• Input records
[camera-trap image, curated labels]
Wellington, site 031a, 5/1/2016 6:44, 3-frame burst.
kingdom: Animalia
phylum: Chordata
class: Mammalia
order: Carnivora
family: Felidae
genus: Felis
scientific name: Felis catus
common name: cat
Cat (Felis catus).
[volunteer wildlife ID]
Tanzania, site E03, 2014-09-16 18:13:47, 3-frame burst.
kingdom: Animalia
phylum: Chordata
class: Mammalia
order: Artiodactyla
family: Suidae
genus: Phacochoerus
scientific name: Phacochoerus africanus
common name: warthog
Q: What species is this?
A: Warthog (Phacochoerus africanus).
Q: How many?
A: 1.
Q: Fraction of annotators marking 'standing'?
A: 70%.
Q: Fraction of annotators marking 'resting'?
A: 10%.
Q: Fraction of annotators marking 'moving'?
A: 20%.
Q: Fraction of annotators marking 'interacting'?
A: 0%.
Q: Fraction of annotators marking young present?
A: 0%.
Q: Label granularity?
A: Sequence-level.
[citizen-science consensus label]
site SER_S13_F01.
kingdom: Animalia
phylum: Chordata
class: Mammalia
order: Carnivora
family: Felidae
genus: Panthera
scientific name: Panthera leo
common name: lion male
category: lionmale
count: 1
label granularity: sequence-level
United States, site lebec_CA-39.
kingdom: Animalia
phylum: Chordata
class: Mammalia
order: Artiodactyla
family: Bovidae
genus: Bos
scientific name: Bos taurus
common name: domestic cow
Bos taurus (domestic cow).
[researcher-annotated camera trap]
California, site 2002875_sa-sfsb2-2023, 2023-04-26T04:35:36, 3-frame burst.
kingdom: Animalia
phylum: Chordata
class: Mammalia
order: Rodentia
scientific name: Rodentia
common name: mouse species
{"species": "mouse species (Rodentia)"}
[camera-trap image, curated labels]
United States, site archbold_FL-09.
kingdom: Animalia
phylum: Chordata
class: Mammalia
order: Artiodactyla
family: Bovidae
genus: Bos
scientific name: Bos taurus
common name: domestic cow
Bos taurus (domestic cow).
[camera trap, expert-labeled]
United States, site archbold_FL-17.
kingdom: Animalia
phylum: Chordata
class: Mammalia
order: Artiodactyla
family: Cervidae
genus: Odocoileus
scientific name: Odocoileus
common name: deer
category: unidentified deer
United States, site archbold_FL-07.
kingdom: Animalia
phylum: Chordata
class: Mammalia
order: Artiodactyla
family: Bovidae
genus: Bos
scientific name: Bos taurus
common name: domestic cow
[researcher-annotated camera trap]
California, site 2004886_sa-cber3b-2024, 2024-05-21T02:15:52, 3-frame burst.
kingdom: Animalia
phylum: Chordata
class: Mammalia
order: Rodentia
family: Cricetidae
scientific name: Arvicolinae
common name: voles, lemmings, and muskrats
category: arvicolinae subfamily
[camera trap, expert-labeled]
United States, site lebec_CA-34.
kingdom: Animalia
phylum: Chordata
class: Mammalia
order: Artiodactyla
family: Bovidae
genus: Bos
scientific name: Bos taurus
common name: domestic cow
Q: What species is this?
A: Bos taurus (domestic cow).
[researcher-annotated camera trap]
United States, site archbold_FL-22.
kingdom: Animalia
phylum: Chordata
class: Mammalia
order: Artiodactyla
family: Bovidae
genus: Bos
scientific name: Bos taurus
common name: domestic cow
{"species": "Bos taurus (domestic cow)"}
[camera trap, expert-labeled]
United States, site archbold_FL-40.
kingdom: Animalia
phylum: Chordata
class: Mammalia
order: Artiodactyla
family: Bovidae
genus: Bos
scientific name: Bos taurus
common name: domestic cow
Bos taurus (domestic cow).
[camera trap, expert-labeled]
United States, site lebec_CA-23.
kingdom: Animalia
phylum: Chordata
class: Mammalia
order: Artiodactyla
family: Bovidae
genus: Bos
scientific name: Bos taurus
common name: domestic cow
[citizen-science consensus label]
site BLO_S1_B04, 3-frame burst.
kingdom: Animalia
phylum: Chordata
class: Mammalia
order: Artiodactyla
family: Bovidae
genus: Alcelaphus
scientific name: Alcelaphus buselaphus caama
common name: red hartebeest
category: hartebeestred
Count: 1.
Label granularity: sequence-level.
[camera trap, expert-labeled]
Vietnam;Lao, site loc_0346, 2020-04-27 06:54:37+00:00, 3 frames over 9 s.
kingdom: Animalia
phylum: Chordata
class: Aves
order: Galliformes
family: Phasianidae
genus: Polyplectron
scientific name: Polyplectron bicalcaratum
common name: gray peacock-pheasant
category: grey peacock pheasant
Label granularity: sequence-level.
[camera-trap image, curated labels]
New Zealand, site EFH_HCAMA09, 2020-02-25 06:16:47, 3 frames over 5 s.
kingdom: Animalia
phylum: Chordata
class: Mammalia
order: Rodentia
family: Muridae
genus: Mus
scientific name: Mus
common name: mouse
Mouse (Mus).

• Task item
All that belongs in the answer is an exact copy of the lines from the start of the records above through the line with "family: Suidae".

• Task result
[camera-trap image, curated labels]
Wellington, site 031a, 5/1/2016 6:44, 3-frame burst.
kingdom: Animalia
phylum: Chordata
class: Mammalia
order: Carnivora
family: Felidae
genus: Felis
scientific name: Felis catus
common name: cat
Cat (Felis catus).
[volunteer wildlife ID]
Tanzania, site E03, 2014-09-16 18:13:47, 3-frame burst.
kingdom: Animalia
phylum: Chordata
class: Mammalia
order: Artiodactyla
family: Suidae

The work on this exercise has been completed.